Pictures paired with source code:
**********

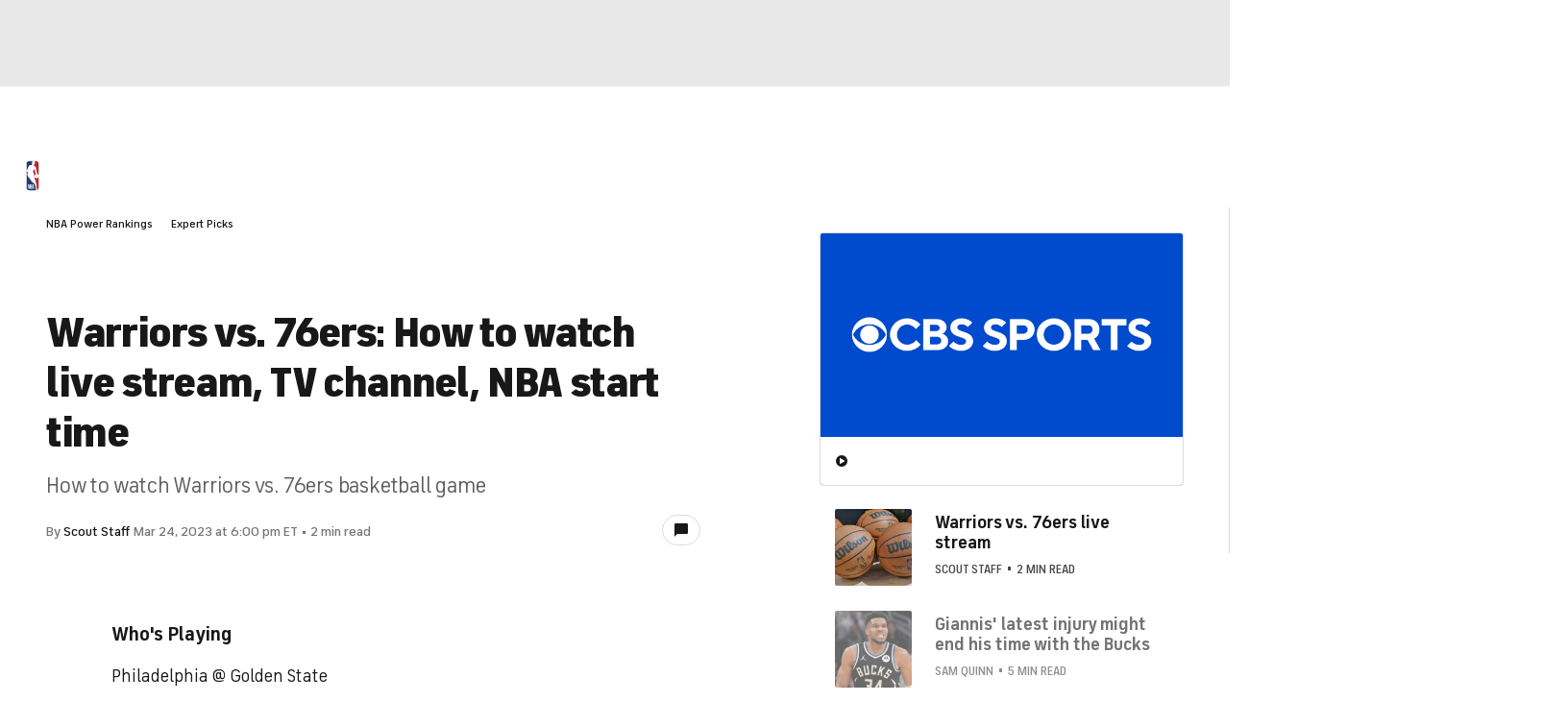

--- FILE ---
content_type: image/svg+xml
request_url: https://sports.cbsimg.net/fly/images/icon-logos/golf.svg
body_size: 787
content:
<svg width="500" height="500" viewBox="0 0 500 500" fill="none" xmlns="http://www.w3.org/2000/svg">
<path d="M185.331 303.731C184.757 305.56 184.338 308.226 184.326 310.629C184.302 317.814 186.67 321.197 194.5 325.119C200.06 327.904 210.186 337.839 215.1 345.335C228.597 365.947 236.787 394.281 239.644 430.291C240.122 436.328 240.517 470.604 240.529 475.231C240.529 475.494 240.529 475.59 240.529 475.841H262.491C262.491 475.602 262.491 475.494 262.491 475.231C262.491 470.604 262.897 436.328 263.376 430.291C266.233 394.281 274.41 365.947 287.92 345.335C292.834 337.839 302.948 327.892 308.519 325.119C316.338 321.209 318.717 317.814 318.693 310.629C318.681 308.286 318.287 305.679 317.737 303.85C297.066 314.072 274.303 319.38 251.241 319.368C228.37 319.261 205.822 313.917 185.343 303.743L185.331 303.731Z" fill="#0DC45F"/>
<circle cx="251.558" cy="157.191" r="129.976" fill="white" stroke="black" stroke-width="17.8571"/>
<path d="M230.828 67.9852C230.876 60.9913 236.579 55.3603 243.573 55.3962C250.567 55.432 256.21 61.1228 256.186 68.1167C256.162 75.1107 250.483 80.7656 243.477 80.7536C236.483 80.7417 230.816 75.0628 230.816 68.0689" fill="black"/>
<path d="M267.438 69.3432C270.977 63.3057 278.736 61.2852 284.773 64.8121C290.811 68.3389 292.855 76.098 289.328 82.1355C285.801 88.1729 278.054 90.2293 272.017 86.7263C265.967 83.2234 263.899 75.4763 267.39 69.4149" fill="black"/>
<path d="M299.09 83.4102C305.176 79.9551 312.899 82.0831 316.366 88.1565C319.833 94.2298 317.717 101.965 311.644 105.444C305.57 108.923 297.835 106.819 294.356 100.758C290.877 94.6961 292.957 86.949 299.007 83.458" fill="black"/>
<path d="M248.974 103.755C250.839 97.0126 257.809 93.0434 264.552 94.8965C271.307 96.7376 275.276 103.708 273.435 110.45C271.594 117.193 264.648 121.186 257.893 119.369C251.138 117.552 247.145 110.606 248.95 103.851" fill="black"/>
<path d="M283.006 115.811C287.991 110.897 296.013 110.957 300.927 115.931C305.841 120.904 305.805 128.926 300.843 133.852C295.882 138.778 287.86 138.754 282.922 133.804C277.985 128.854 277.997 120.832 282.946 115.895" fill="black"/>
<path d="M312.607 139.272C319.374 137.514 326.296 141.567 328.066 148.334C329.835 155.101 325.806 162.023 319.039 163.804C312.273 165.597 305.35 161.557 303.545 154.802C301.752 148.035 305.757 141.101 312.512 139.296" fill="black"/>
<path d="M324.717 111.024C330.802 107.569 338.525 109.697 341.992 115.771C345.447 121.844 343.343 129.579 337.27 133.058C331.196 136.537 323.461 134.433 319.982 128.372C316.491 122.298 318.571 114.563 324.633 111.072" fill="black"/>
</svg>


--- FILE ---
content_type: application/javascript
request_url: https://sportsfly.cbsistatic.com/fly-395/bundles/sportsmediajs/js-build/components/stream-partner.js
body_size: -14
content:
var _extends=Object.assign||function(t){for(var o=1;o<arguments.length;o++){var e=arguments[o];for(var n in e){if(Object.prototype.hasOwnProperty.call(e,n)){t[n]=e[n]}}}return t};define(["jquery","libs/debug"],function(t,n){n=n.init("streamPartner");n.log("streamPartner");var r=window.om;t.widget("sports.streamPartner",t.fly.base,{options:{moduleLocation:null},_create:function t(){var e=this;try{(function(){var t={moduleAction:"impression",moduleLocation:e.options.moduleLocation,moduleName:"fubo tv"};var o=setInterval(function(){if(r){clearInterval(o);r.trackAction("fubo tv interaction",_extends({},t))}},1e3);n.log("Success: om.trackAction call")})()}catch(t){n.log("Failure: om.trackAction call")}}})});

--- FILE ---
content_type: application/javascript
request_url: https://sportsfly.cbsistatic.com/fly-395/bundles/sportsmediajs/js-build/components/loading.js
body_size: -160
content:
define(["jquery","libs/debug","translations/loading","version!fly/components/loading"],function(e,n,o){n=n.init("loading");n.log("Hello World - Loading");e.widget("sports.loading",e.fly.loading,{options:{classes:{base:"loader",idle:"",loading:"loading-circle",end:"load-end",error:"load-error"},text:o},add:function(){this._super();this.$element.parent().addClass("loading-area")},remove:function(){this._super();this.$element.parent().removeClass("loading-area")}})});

**********

● Exercise brief
All the records need to be printed again exactly as written, though without their pictures.

● Response area
--- FILE ---
content_type: image/svg+xml
request_url: https://sports.cbsimg.net/fly/images/icon-logos/golf.svg
body_size: 787
content:
<svg width="500" height="500" viewBox="0 0 500 500" fill="none" xmlns="http://www.w3.org/2000/svg">
<path d="M185.331 303.731C184.757 305.56 184.338 308.226 184.326 310.629C184.302 317.814 186.67 321.197 194.5 325.119C200.06 327.904 210.186 337.839 215.1 345.335C228.597 365.947 236.787 394.281 239.644 430.291C240.122 436.328 240.517 470.604 240.529 475.231C240.529 475.494 240.529 475.59 240.529 475.841H262.491C262.491 475.602 262.491 475.494 262.491 475.231C262.491 470.604 262.897 436.328 263.376 430.291C266.233 394.281 274.41 365.947 287.92 345.335C292.834 337.839 302.948 327.892 308.519 325.119C316.338 321.209 318.717 317.814 318.693 310.629C318.681 308.286 318.287 305.679 317.737 303.85C297.066 314.072 274.303 319.38 251.241 319.368C228.37 319.261 205.822 313.917 185.343 303.743L185.331 303.731Z" fill="#0DC45F"/>
<circle cx="251.558" cy="157.191" r="129.976" fill="white" stroke="black" stroke-width="17.8571"/>
<path d="M230.828 67.9852C230.876 60.9913 236.579 55.3603 243.573 55.3962C250.567 55.432 256.21 61.1228 256.186 68.1167C256.162 75.1107 250.483 80.7656 243.477 80.7536C236.483 80.7417 230.816 75.0628 230.816 68.0689" fill="black"/>
<path d="M267.438 69.3432C270.977 63.3057 278.736 61.2852 284.773 64.8121C290.811 68.3389 292.855 76.098 289.328 82.1355C285.801 88.1729 278.054 90.2293 272.017 86.7263C265.967 83.2234 263.899 75.4763 267.39 69.4149" fill="black"/>
<path d="M299.09 83.4102C305.176 79.9551 312.899 82.0831 316.366 88.1565C319.833 94.2298 317.717 101.965 311.644 105.444C305.57 108.923 297.835 106.819 294.356 100.758C290.877 94.6961 292.957 86.949 299.007 83.458" fill="black"/>
<path d="M248.974 103.755C250.839 97.0126 257.809 93.0434 264.552 94.8965C271.307 96.7376 275.276 103.708 273.435 110.45C271.594 117.193 264.648 121.186 257.893 119.369C251.138 117.552 247.145 110.606 248.95 103.851" fill="black"/>
<path d="M283.006 115.811C287.991 110.897 296.013 110.957 300.927 115.931C305.841 120.904 305.805 128.926 300.843 133.852C295.882 138.778 287.86 138.754 282.922 133.804C277.985 128.854 277.997 120.832 282.946 115.895" fill="black"/>
<path d="M312.607 139.272C319.374 137.514 326.296 141.567 328.066 148.334C329.835 155.101 325.806 162.023 319.039 163.804C312.273 165.597 305.35 161.557 303.545 154.802C301.752 148.035 305.757 141.101 312.512 139.296" fill="black"/>
<path d="M324.717 111.024C330.802 107.569 338.525 109.697 341.992 115.771C345.447 121.844 343.343 129.579 337.27 133.058C331.196 136.537 323.461 134.433 319.982 128.372C316.491 122.298 318.571 114.563 324.633 111.072" fill="black"/>
</svg>


--- FILE ---
content_type: application/javascript
request_url: https://sportsfly.cbsistatic.com/fly-395/bundles/sportsmediajs/js-build/components/stream-partner.js
body_size: -14
content:
var _extends=Object.assign||function(t){for(var o=1;o<arguments.length;o++){var e=arguments[o];for(var n in e){if(Object.prototype.hasOwnProperty.call(e,n)){t[n]=e[n]}}}return t};define(["jquery","libs/debug"],function(t,n){n=n.init("streamPartner");n.log("streamPartner");var r=window.om;t.widget("sports.streamPartner",t.fly.base,{options:{moduleLocation:null},_create:function t(){var e=this;try{(function(){var t={moduleAction:"impression",moduleLocation:e.options.moduleLocation,moduleName:"fubo tv"};var o=setInterval(function(){if(r){clearInterval(o);r.trackAction("fubo tv interaction",_extends({},t))}},1e3);n.log("Success: om.trackAction call")})()}catch(t){n.log("Failure: om.trackAction call")}}})});

--- FILE ---
content_type: application/javascript
request_url: https://sportsfly.cbsistatic.com/fly-395/bundles/sportsmediajs/js-build/components/loading.js
body_size: -160
content:
define(["jquery","libs/debug","translations/loading","version!fly/components/loading"],function(e,n,o){n=n.init("loading");n.log("Hello World - Loading");e.widget("sports.loading",e.fly.loading,{options:{classes:{base:"loader",idle:"",loading:"loading-circle",end:"load-end",error:"load-error"},text:o},add:function(){this._super();this.$element.parent().addClass("loading-area")},remove:function(){this._super();this.$element.parent().removeClass("loading-area")}})});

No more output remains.